Por Natàlia Plá Vidal
Doctora en filosofía
Salamanca, octubre 2011
Foto: M. Hossain
La irrupción de las redes sociales en Internet hace tiempo que provoca alboroto. Partidarios y detractores exponen sus argumentos. Los unos defienden que se trata de una gran oportunidad para establecer relaciones y salvar las distancias geográficas. A lo que responden quienes no las ven con tan buenos ojos, culpabilizándolas de que la gente descuide la importancia de las relaciones personales presenciales.
Unos y otros intentan convencerse para que o bien se entreguen sin reservas a las nuevas comunicaciones sociales, o bien renieguen de ellas y se mantengan en el ámbito de las formas, digamos, más «tradicionales».
No parece un criterio sensato apreciar la novedad sólo por el hecho de ser nueva, como tampoco lo es negar sus posibilidades sólo por ser inexploradas o inmaduras. Por lo que puede observarse, algunas de estas redes sociales permiten establecer un tipo de relación que es diferente. Por tanto, en principio no entraría en conflicto ni iría en detrimento de otros tipos de relaciones. Al menos, no tendría por qué hacerlo.
Cierto es que provocan sensación de inmediatez, de estar fuera del tiempo por eso de que «la red no duerme». Y como todo lo que tiene que ver con las tecnologías de la información, tienden a crear cierta adicción: uno se engancha a ellas.
Aceptemos que habría que asegurar cierta madurez en el uso para que sean un instrumento que nosotros manejemos y no al revés: que la red nos maneje a nosotros. Pero seamos sinceros: también abusamos de otras cosas en la vida.

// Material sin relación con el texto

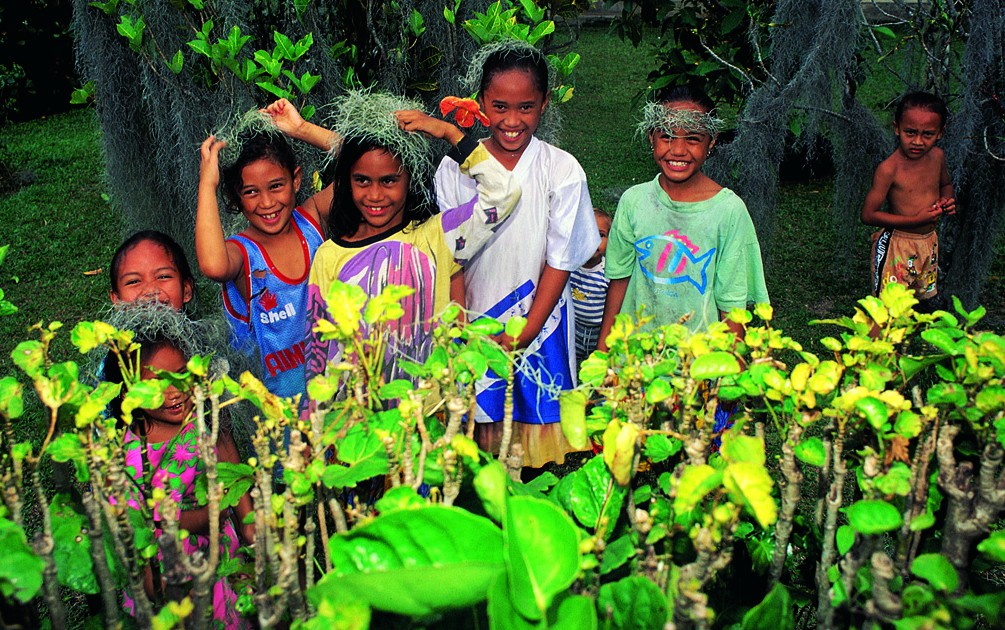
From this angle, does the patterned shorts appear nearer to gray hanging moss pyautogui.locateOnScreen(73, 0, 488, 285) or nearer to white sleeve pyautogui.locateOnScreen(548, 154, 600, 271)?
white sleeve pyautogui.locateOnScreen(548, 154, 600, 271)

Sí, comemos y bebemos inadecuadamente, pecamos de sedentarios, nos atracamos de programas de televisión, forzamos el tiempo para meter en él lo que es imposible… Vamos, que el riesgo de mal uso y de abuso no supone necesariamente que las redes sociales sean malas en sí, sino que no las sabemos manejar adecuadamente.
Intentando no demonizar las nuevas formas de comunicación, y desde una mirada de media distancia, por lo que se ve, la red abre la posibilidad de una relación ligera, a veces cotidiana en el sentido de compartir pequeñas cosas. Es un altavoz que responde a una realidad contemporánea: nuestras relaciones se han multiplicado en número y diversificado en localizaciones. La red es un modo de recuperar y mantener cierto contacto con personas que viven en puntos distantes y con quienes el encuentro personal físico es imposible o complicado en el día a día.
Como contrapartida, cierto es que da la impresión de que hay quien publicita por Internet lo que no es capaz de compartir con quien tiene al lado. Cuelgan en el facebook sus sentimientos, mientras que son incapaces de explicitarlos a quienes conviven con ellos: ¡o simplemente ni se les pasa por la cabeza el hacerlo! Así como también hay que reconocer que es un nuevo medio para llamar la atención de los otros, transparentando, a menudo, una considerable inmadurez.
El conjunto hace pensar que quizá muchas personas resuelven a través de estas redes la cotidianeidad que el ritmo de vida y el individualismo de nuestras grandes ciudades o nuestra sociedad no permite. No seamos demagogos: ¡la gente no ha dejado de hablar al vecino porque ahora esté en la red! Hace mucho tiempo que la gente convive prácticamente ignorándose y muchos jóvenes han crecido ya en este anonimato e incluso indiferencia vecinal. Tal vez el uso de las redes sea un modo de responder a la necesidad de convivencia, de asegurar que alguien sabe de uno… ¡aunque sea en el ciberespacio! Ello no implica que sea la respuesta adecuada. Pero tal vez conviene reconocer que, al menos en parte, es una respuesta a una deficiencia; y mientras no haya otras, probablemente ésta irá ganando en fuerza, mientras los códigos de las relaciones presenciales van quedando olvidados por falta de práctica.